### PAGE TEXT
---+---
Abstract 6118: Velocity Vector Imaging Distinguishes Stress Cardiomyopathy from Acute ST-Elevation Anterior Myocardial Infarction
Background: Stress cardiomyopathy (SCM) is an acute and reversible cardiomyopathy that cannot be promptly distinguished from anterior myocardial infarction (AMI) without coronary angiography. We hypothesized that a detailed analysis of LV endocardial motion using a novel echocardiographic technique, velocity vector imaging (VVI), might distinguish SCM from AMI.
Methods and results: We analyzed echocardiographic images in 40 women with SCM and 40 women with AMI. In every SCM patient endocardial velocities demonstrated a single diastolic component, while each AMI patient had two diastolic components (Figure⇓). Significant differences in VVI indices for SCM vs. AMI were identified: maximal systolic velocity (Vmax-sys) (3.2 ± 0.24 vs. 4.1 ± 0.22 cm/s; p = 0.007); time to peak early diastolic velocity (TTP-dias) (503 ± 11.6 vs. 449 ± 8.2 ms; p = 0.0003); time to peak systolic velocity (TTP-sys) normalized (time interval divided by cycle length) to heart rate (N-TTP-sys) (0.23 ± 0.0092 vs. 0.18 ± 0.0065; p < 0.0001) and normalized TTP-dias (N-TTP-dias) (0.75 ± 0.0099 vs. 0.57 ± 0.0055; p < 0.0001). Each patient with SCM had longer N-TTP-dias (N- TTP-dias > 0.630) than each patient with AMI; the two groups had no overlap. The difference in N-TTP-dias was not related to differences in mitral inflow or HR (comparing SCM vs. AMI according to N-TTP-dias and adjusting for HR used multiple linear regression analysis).
Conclusions: Significant differences in endocardial velocity were observed in SCM and AMI. N-TTP-dias > 0.630 and a single diastolic component distinguish SCM from AMI with no overlap between groups. If prospectively validated, VVI may be useful in distinguishing SCM from AMI.
---+---
### INPUT DATA

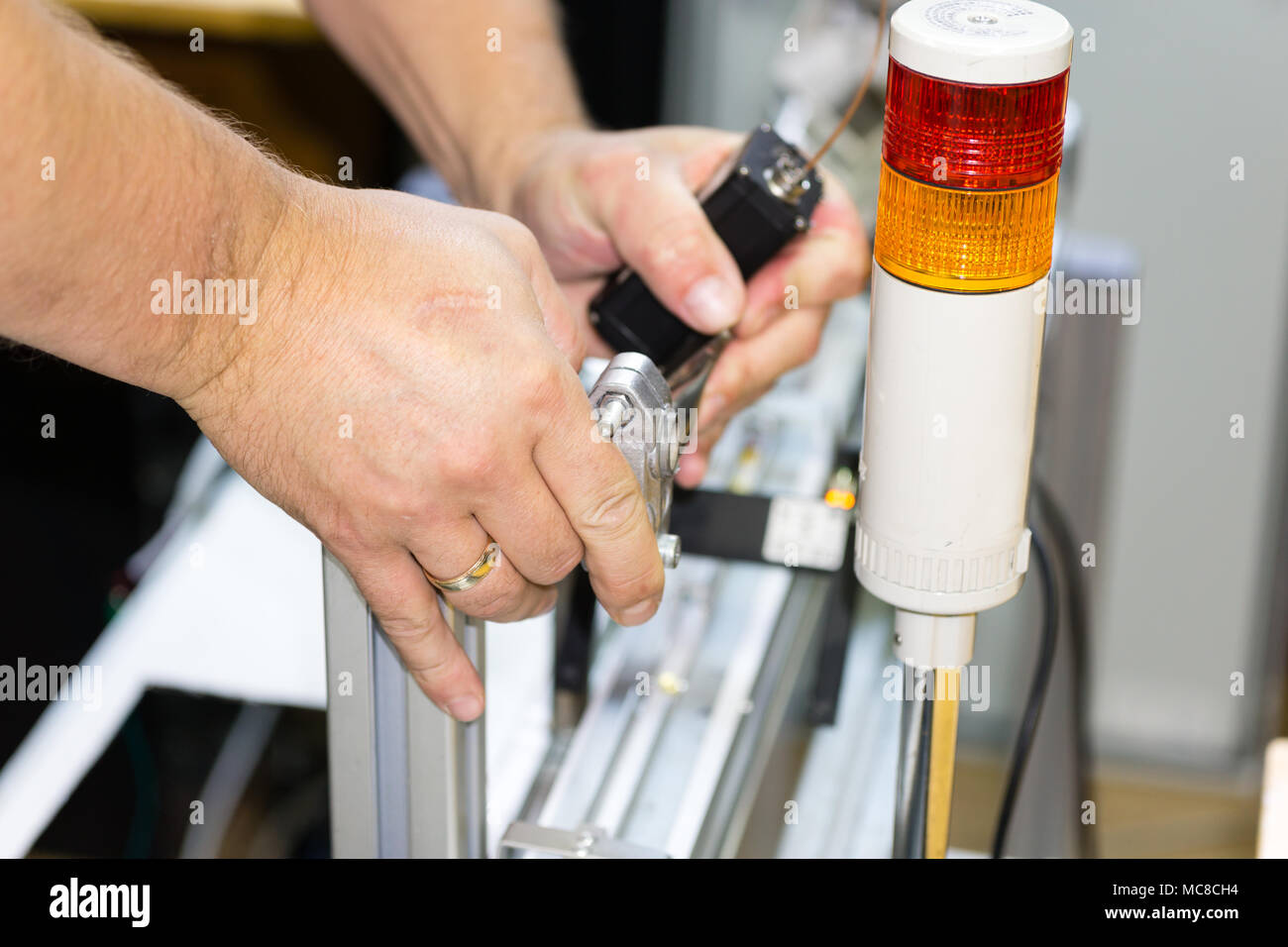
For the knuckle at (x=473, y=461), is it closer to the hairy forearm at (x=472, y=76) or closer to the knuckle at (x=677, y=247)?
the knuckle at (x=677, y=247)

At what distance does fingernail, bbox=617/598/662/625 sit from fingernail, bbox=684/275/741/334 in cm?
18

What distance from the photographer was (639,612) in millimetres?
714

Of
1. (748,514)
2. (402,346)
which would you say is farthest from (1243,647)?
(402,346)

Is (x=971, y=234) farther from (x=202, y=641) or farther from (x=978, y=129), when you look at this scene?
(x=202, y=641)

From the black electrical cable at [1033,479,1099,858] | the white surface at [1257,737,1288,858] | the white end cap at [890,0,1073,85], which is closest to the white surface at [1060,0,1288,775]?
the black electrical cable at [1033,479,1099,858]

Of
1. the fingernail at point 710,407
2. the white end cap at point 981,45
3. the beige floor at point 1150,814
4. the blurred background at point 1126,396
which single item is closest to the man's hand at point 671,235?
the fingernail at point 710,407

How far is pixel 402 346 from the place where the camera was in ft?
1.93

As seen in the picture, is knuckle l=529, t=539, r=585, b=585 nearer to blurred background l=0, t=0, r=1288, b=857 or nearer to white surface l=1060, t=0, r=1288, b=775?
blurred background l=0, t=0, r=1288, b=857

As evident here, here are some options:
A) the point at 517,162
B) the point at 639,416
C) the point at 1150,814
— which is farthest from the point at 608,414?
the point at 1150,814

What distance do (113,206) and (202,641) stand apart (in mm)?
514

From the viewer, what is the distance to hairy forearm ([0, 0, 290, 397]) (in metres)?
0.50

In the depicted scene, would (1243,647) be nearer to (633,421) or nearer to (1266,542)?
(1266,542)

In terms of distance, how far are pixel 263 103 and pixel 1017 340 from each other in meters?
2.04

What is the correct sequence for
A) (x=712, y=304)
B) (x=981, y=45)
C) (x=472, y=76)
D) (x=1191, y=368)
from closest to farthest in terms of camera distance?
(x=981, y=45)
(x=712, y=304)
(x=472, y=76)
(x=1191, y=368)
---+---
### PROBLEMS TO WORK ON
a. Summarize the abstract on stress cardiomyopathy in two sentences.
b. Reproduce the part of the abstract on stress cardiomyopathy starting with "Abstract 6118: Velocity" and going on through "distinguish SCM from AMI.".

### ANSWERS GIVEN
a. Velocity vector imaging was used to analyze echocardiographic images from 40 women with stress cardiomyopathy and 40 women with anterior myocardial infarction. Endocardial velocities showed a single diastolic component in every stress cardiomyopathy patient and two in every infarction patient, and normalized time to peak early diastolic velocity above 0.630 separated the two groups with no overlap.

b.
Abstract 6118: Velocity Vector Imaging Distinguishes Stress Cardiomyopathy from Acute ST-Elevation Anterior Myocardial Infarction
Background: Stress cardiomyopathy (SCM) is an acute and reversible cardiomyopathy that cannot be promptly distinguished from anterior myocardial infarction (AMI) without coronary angiography. We hypothesized that a detailed analysis of LV endocardial motion using a novel echocardiographic technique, velocity vector imaging (VVI), might distinguish SCM from AMI.